Text shown –

[PATCH] makedumpfile: Improve performance for parallel compression with zlib.

From: Atsushi Kumagai <ats-kumagai@wm.jp.nec.com>
To: "kexec@lists.infradead.org" <kexec@lists.infradead.org>
Cc: "qiaonuohan@cn.fujitsu.com" <qiaonuohan@cn.fujitsu.com>,
	"zhouwj-fnst@cn.fujitsu.com" <zhouwj-fnst@cn.fujitsu.com>
Subject: [PATCH] makedumpfile: Improve performance for parallel compression with zlib.
Date: Wed, 14 Oct 2015 05:24:07 +0000	[thread overview]
Message-ID: <0910DD04CBD6DE4193FCF86B9C00BE9701DF3679@BPXM01GP.gisp.nec.co.jp> (raw)

Hello,

I have improved the performance issue of parallel compression
which we faced in:

  http://lists.infradead.org/pipermail/kexec/2015-July/014137.html

The cause of the issue is that compress2() calls malloc() and free()
for a temp buffer in each call, it can cause many page faults since
makedumpfile has to call compress2() for each page.

It's easy to avoid the issue, just divide compress2() into three
functions as initialization part, compression part and finalization
part. Then we don't need to call the initialization function and the
finalization function for each page.

In order to benchmark, I measured the execution time and the number of
page faults by *perf stat -e page-faults* on the current devel branch(v1.5.8+).

The result is here:

  CPU:   Dual-Core AMD Opteron(tm) Processor 2218 @ 2.6GHz (4 cores)

Rows –

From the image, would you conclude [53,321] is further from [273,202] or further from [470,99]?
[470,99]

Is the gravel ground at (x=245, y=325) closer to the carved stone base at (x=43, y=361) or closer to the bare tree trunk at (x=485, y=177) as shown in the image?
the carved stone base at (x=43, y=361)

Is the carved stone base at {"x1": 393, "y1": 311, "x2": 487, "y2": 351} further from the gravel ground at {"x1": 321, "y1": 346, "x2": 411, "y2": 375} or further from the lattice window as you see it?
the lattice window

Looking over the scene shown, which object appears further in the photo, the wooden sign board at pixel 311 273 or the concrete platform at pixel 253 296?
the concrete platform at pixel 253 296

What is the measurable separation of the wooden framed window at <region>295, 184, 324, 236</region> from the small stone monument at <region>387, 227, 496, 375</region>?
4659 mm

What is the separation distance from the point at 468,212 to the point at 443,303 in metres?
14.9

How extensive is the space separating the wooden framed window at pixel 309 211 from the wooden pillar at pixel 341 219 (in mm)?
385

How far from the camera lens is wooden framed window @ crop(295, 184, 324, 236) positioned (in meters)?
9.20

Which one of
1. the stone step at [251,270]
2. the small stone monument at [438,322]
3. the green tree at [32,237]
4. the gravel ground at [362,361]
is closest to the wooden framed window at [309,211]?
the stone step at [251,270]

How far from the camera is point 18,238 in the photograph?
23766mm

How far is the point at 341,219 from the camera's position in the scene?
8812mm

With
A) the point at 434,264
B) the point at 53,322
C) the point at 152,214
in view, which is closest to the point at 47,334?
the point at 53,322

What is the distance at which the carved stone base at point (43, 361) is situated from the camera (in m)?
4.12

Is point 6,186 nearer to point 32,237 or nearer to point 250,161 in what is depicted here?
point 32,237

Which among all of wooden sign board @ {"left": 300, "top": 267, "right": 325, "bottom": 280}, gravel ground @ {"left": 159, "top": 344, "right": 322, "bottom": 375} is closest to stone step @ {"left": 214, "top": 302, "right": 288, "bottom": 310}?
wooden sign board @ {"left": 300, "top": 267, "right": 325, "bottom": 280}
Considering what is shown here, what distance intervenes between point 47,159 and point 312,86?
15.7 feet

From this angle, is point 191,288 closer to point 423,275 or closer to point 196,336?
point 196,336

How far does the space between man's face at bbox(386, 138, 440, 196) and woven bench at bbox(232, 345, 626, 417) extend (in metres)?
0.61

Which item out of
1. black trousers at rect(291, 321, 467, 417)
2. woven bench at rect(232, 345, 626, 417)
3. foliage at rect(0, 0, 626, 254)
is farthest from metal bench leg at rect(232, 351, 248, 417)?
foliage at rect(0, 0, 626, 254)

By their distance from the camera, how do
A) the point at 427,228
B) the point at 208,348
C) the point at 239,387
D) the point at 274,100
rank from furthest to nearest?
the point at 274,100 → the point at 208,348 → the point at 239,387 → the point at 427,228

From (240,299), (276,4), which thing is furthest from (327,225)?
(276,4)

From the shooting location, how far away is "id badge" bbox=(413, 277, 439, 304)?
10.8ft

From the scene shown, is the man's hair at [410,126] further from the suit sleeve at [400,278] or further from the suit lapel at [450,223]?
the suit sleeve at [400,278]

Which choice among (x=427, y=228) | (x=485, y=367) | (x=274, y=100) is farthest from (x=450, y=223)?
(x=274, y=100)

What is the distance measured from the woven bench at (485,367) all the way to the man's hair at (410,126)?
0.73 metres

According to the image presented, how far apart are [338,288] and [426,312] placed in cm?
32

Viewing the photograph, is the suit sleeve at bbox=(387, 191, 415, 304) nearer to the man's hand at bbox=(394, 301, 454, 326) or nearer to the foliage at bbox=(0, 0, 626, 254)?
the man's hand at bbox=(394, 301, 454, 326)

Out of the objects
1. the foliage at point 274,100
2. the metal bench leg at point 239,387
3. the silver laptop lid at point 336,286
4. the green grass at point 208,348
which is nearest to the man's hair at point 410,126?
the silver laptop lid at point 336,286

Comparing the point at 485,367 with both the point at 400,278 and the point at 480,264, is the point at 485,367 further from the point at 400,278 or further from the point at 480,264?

Stated goal 1 –
Print everything in the records from the line containing "According to the" down to the end of the records, reproducing each line unchanged.
Stated goal 2 –
Carry on the makedumpfile zlib patch message from the point where it stops.

Exercise response 1 –
According to the image presented, how far apart are [338,288] and [426,312] placed in cm?
32

Viewing the photograph, is the suit sleeve at bbox=(387, 191, 415, 304) nearer to the man's hand at bbox=(394, 301, 454, 326) or nearer to the foliage at bbox=(0, 0, 626, 254)?
the man's hand at bbox=(394, 301, 454, 326)

Out of the objects
1. the foliage at point 274,100
2. the metal bench leg at point 239,387
3. the silver laptop lid at point 336,286
4. the green grass at point 208,348
which is nearest to the man's hair at point 410,126?
the silver laptop lid at point 336,286

Comparing the point at 485,367 with both the point at 400,278 and the point at 480,264, is the point at 485,367 further from the point at 400,278 or further from the point at 480,264?

Exercise response 2 –
  Memory:  5GB
  zlib:  1.2.3-29
  glibc: 2.12-1.132

        version      |  num-threads  |  time(sec)  |   page-faults
     ----------------+---------------+-------------+------------------
          devel      |       1       |   133.96    |    21,801,120
          devel      |       3       |    87.25    |    21,801,150
      + this patch   |       1       |    47.80    |     1,036,408
      + this patch   |       3       |    39.14    |     1,036,478


Thanks
Atsushi Kumagai


From: Atsushi Kumagai <ats-kumagai@wm.jp.nec.com>
Date: Thu, 8 Oct 2015 15:06:08 +0900
Subject: [PATCH] Improve performance for parallel compression with zlib.

compress2() allocates a buffer, compresses a input data and
deallocates the buffer in each call. makedumpfile has to call
compress2() for each page, it can cause big performance
degradation due to many page faults. This issue will be
especially apparent in the case of multi thread compression
since per-thread arena is easy to be grown and trimmed compared
with main arena.

Fortunately, the zlib functions called in compress2() are global,
it's easy to extract the allocation and deallocation part from
compress2().

Signed-off-by: Atsushi Kumagai <ats-kumagai@wm.jp.nec.com>
---
 makedumpfile.c | 57 ++++++++++++++++++++++++++++++++++++++++++++++++++++++++-
 makedumpfile.h |  4 ++++
 2 files changed, 60 insertions(+), 1 deletion(-)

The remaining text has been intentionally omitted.